When I got home, I checked and found to my chagrin that I had taken even worse pictures of the orchids today. I had got better pictures of meadow vetchling and vetch though, so that was a small consolation.
I went by a roundabout route, avoiding the main road and stopped once again to enjoy the peaceful Liddel Water . . .
. . . and the handsome bridge over it which spans the border with England.
I stopped by the River Esk when I got to Longtown, and saw Mr Grumpy’s English cousin contemplating, life, the universe and everything while standing on one leg on a rock in the middle of the river.
The bike shop . . .
. . . had a mirror in stock and were happy to sell it to me.
I then took a ‘back roads’ route home, using quite a bit of electrical help to get me up the hills on the way. I rattled along at a good speed, but this didn’t prevent me from taking a few pictures as I went along.
The fields that have been cut for silage are greening up again, and there was plenty of uncut grass in a cattle field. I stopped at the Kerr Wood to check on the Scots pine that I had noticed beside the road on previous trips. It is growing well.
I looked round after I had taken the pictures of the pine, and saw that there was a good selection of grasses growing at my feet (as well as some ‘cuckoo spit’ on a yellow rattle).

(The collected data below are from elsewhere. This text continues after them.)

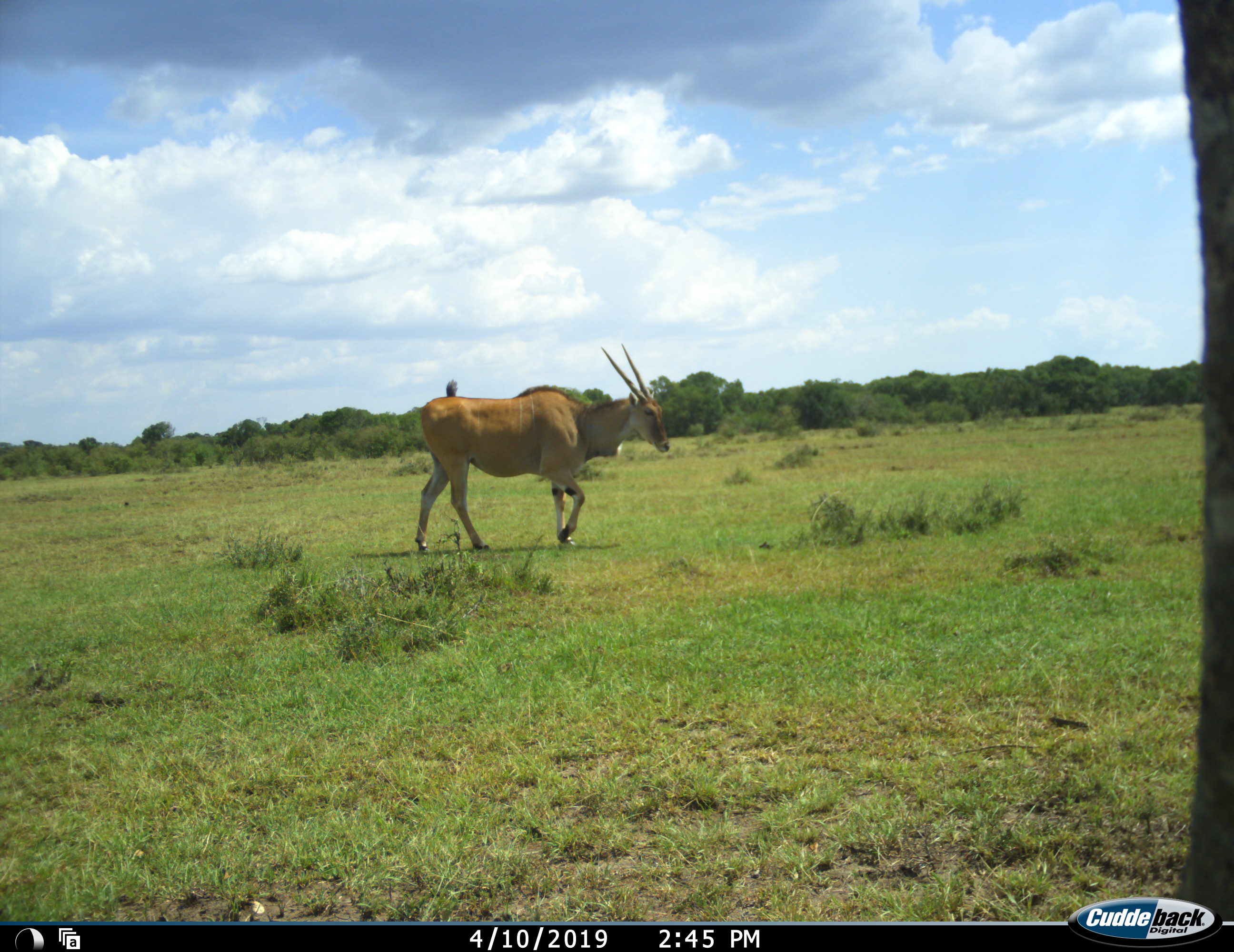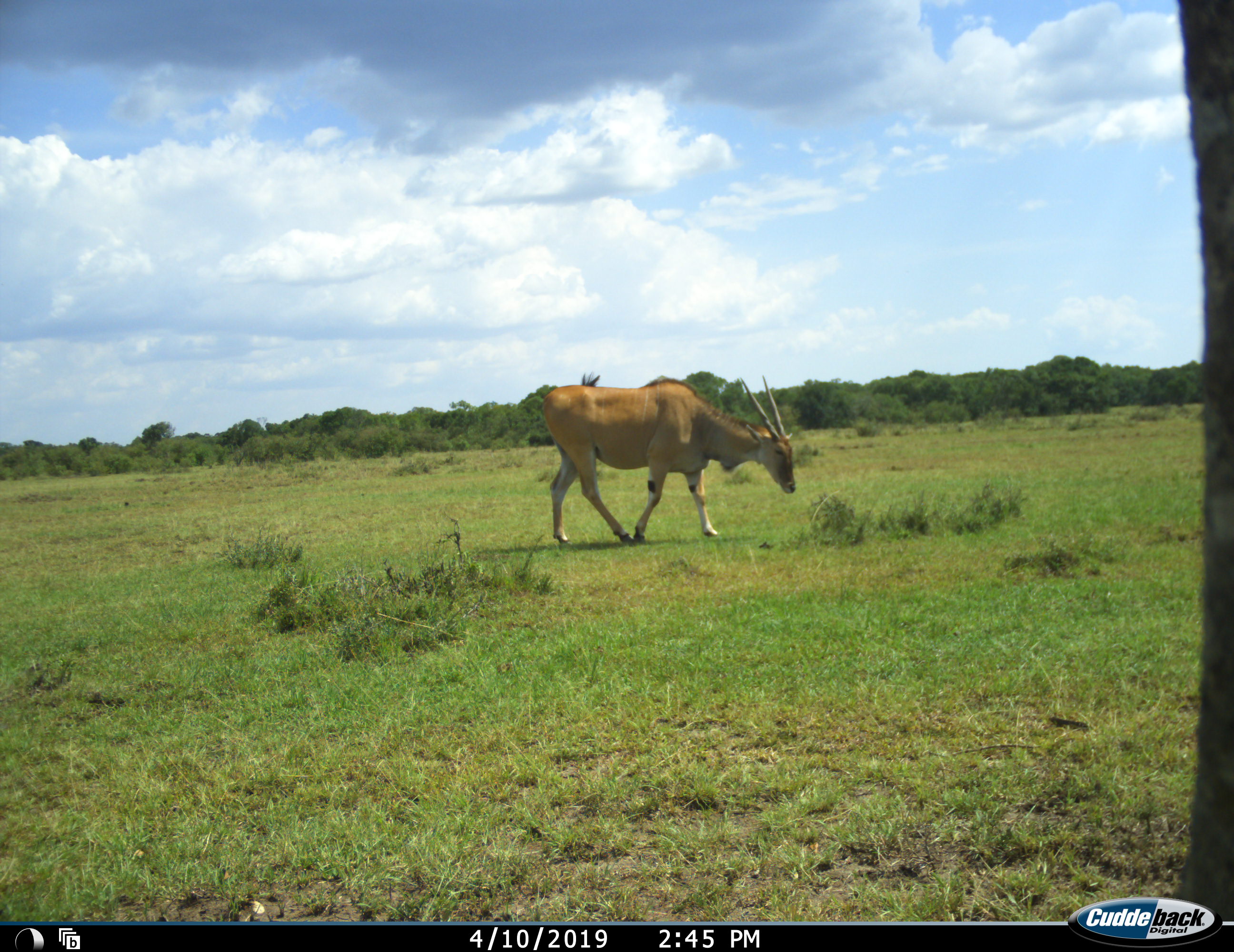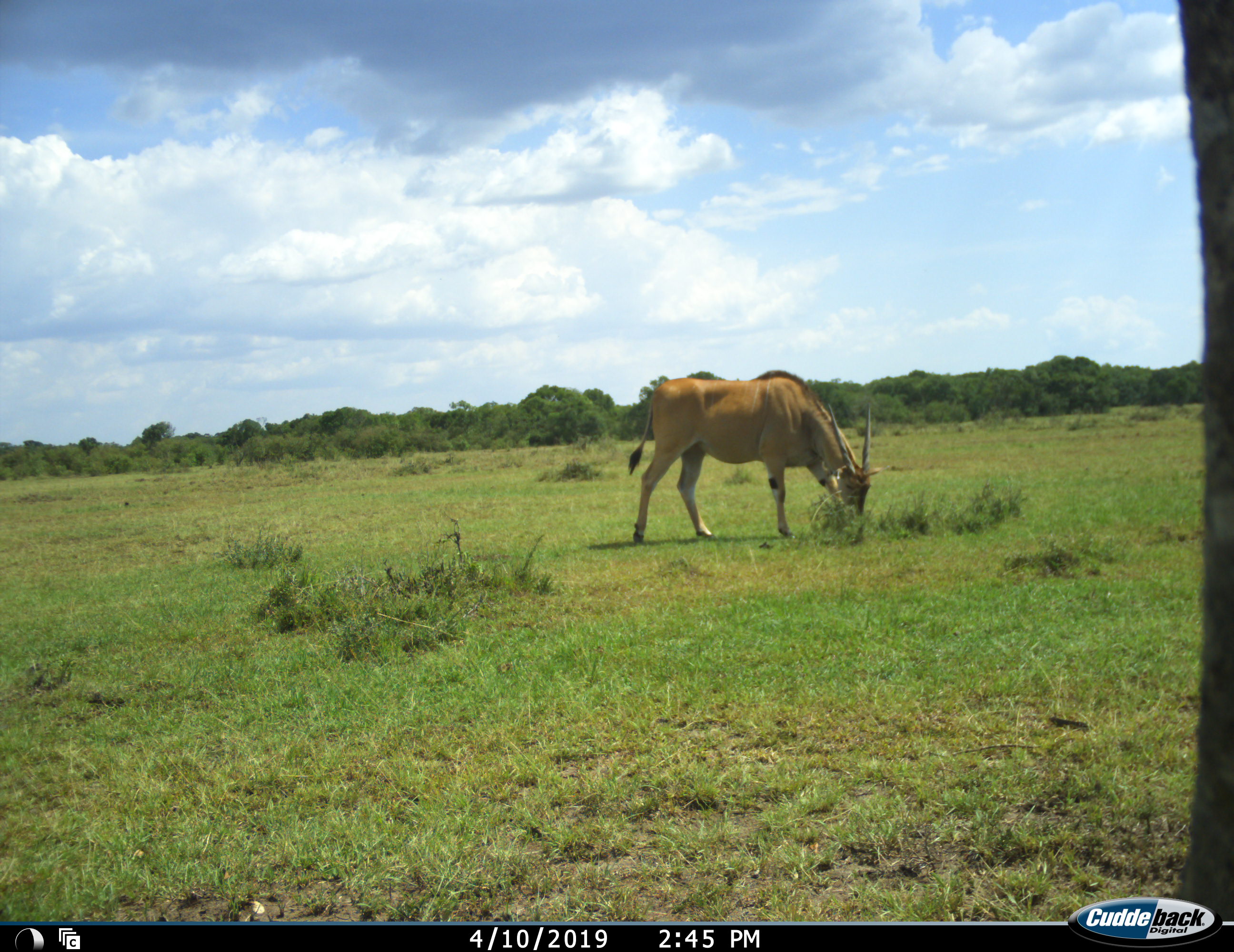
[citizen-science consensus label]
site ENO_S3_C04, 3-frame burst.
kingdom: Animalia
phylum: Chordata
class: Mammalia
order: Artiodactyla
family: Bovidae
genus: Tragelaphus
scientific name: Tragelaphus oryx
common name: eland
Eland (Tragelaphus oryx), count 1. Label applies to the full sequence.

I had made a slow cooked lamb stew in the morning, and it was almost ready to eat when I got home after my thirty mile round trip. Mrs Tootlepedal cooked potatoes and peas to go with it, while we fitted the new mirror to her bike.
During the day, Mike Tinker had dropped in to say that he and Gavin had been walking along the new track to Broomholmshiels created to get the felled timber out of the wood that had been extensively damaged by Storm Arwen. They had come across a stranded barn owl chick on their walk, and restored it to as near to its nest as possible. Mrs Tootlepedal thought that it would be good to try to cycle along this track (and perhaps meet a barn owl too).
There was an enormous pile of timber already brought out of the wood lying in a heap at Broomholmshiels . . .
. . . but sadly no barn owls in sight.
We headed towards the new track, and found a huge machine bringing yet more logs out of the wood. We waited until it had passed, and tried to cycle up the track. It may have been fine for walking and huge machines, but it was too steep and too rough for us to cycle up. It doesn’t look too severe from the bottom . . .
. . . but appearances are deceptive. We gave up the attempt, and settled for cycling home along the well worn track through the Longwood.
This was an unalloyed pleasure in the warm evening sunshine.
If you would like to see the full story of their walk along the track, and Mike and Gavin’s adventures with the barn owl, visit Gavin’s blog. It has got some excellent pictures of the owl.
The flying bird of the day is one of the morning siskins.